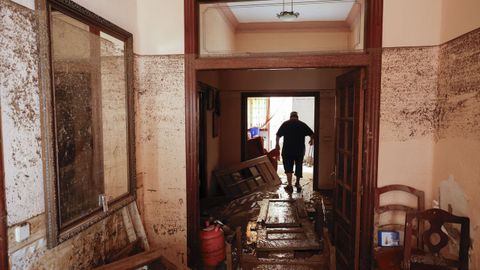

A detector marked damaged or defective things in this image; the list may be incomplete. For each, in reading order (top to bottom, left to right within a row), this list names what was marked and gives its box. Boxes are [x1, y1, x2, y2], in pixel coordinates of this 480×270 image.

broken wooden board [214, 156, 282, 198]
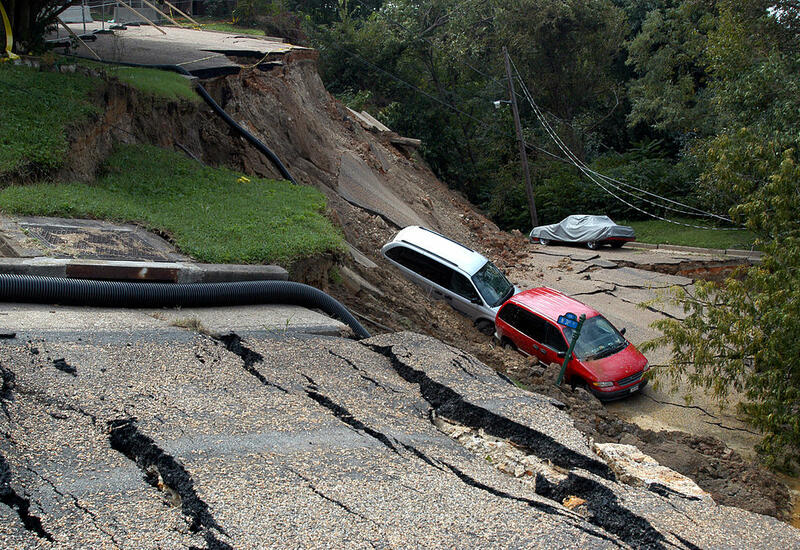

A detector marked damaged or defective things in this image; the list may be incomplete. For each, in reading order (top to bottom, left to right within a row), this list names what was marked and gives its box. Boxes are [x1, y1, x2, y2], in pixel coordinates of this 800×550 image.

large crack in pavement [0, 452, 54, 544]
large crack in pavement [108, 418, 231, 550]
cracked asphalt [1, 304, 800, 548]
large crack in pavement [368, 344, 676, 550]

WHAT YOU SHOULD DO:
The listing above needs to be output again exactly. Don't include the pictures.

OUTPUT FOR THIS TASK:
A detector marked damaged or defective things in this image; the list may be incomplete. For each, in reading order (top to bottom, left to right within a row), this list names what was marked and gives its box. Boxes are [x1, y1, x2, y2], in pixel coordinates of this 480×270 image.

broken wooden board [214, 156, 282, 198]

A detector marked damaged or defective things in this image; the list may be incomplete. For each, in reading order (top to bottom, left to right within a row), this list names what was marked and gives its box. Boxes are [x1, y1, x2, y2], in pixel coordinates of this 800×550 image.

large crack in pavement [0, 452, 54, 544]
large crack in pavement [108, 418, 231, 550]
cracked asphalt [1, 304, 800, 548]
large crack in pavement [368, 344, 676, 550]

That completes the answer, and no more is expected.